Ilustrasi(Dok Istimewa)
Usai perhelatan Global Islamic Holistic Education Summit (GIHES) 2026, Pondok Pesantren (Ponpes) Darunnajah menerima kunjungan kehormatan dari para pembicara internasional konferensi tersebut. Kunjungan ini menjadi momen penting bagi para delegasi global untuk menyaksikan secara langsung praktik Islamic holistic education (pendidikan holistik Islam) yang diterapkan secara konsisten di lingkungan pesantren.
Momen kunjungan ini memiliki nilai historis dan strategis yang kuat, karena beririsan langsung dengan perhelatan GIHES yang menjadi forum internasional strategis penanda peringatan 100 tahun berdirinya Pondok Modern Darussalam Gontor. Pimpinan Pondok Pesantren Darunnajah, K.H. Hadiyanto Arief, S.H., M.B.S., menyambut hangat delegasi pakar dunia yang terdiri dari Prof. Dato' Ts. Dr. Norazah Mohd. Nordin (Malaysia), Prof. Dr. Nuri Tinaz (Turkiye), dan Dr. Mahamood Shihab K.M. (India).
Dalam kesempatan tersebut, K.H. Hadiyanto Arief memberikan penegasan penting mengenai identitas dan akar sistem pendidikan di Darunnajah yang sejatinya merupakan "anak" dari Gontor.
"Darunnajah secara penuh mengadopsi sistem pendidikan holistik dari Gontor. Mulai dari sistem, pola, hingga ekosistem pendidikan yang diberlakukan di Darunnajah sangat identik dan memiliki kesamaan utuh, karena sumber aslinya memang diambil langsung dari warisan peradaban Gontor," kata K.H. Hadiyanto Arief dalam keterangannya, Selasa (8/9).
K.H. Hadiyanto Arief menegaskan bahwa kehadiran para tokoh dunia ini memberikan pengalaman berharga yang melampaui sekadar pertukaran wacana akademis.

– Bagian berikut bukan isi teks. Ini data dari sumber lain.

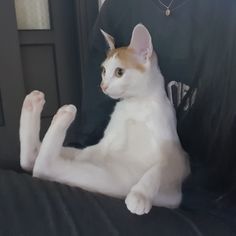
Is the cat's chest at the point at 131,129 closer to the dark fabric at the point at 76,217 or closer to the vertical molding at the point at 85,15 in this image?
the dark fabric at the point at 76,217

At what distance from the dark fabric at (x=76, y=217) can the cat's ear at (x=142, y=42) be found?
1.08 feet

Para delegasi diajak melihat langsung denyut nadi kehidupan santri sehari-hari untuk memahami bagaimana nilai-nilai Islam diintegrasikan dalam seluruh aspek kehidupan.
"Para pembicara internasional membawa pulang bekal yang jauh lebih berharga: pengalaman langsung menyaksikan Islamic holistic education yang hidup di Pesantren Darunnajah," ungkapnya.

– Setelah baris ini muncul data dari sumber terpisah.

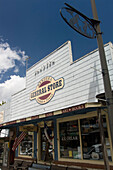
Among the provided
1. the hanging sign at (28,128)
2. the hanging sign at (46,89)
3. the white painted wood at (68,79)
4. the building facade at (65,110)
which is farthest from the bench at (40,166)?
the hanging sign at (46,89)

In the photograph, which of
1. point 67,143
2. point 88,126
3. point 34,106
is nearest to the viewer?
point 88,126

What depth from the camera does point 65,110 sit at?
5848 millimetres

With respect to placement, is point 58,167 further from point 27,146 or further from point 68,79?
point 68,79

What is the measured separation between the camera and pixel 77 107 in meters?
5.35

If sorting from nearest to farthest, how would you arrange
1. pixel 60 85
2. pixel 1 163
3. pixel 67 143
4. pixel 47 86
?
pixel 67 143 < pixel 60 85 < pixel 47 86 < pixel 1 163

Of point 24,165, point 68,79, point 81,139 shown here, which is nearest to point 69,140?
point 81,139

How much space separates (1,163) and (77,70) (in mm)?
10004

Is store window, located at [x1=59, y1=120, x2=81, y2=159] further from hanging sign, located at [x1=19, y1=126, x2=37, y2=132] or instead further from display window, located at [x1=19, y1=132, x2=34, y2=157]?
display window, located at [x1=19, y1=132, x2=34, y2=157]

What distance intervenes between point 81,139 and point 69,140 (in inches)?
32.8

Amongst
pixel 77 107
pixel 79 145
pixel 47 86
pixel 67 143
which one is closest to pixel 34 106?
pixel 47 86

Ia mengutarakan bahwa para profesor mancanegara tersebut dapat melihat realitas ekosistem pondok dalam membentuk karakter kepemimpinan secara organik. Segala aktivitas di dalam pesantren dirancang sedemikian rupa untuk mematangkan tanggung jawab peserta didik.
"Bukan sekadar cerita untuk dibagikan di negeri masing-masing, tapi bukti nyata bagaimana santri dididik menjadi pemimpin sejak dini — mengajar, berkarya, dan mengelola kehidupan pondok dengan tanggung jawab penuh," tegas K.H. Hadiyanto Arief.
Melalui momentum silaturahmi dan pertukaran gagasan ini, Pondok Pesantren Darunnajah berharap pengalaman kunjungan tersebut dapat membawa dampak perluasan nilai yang berkelanjutan bagi dunia pendidikan Islam global.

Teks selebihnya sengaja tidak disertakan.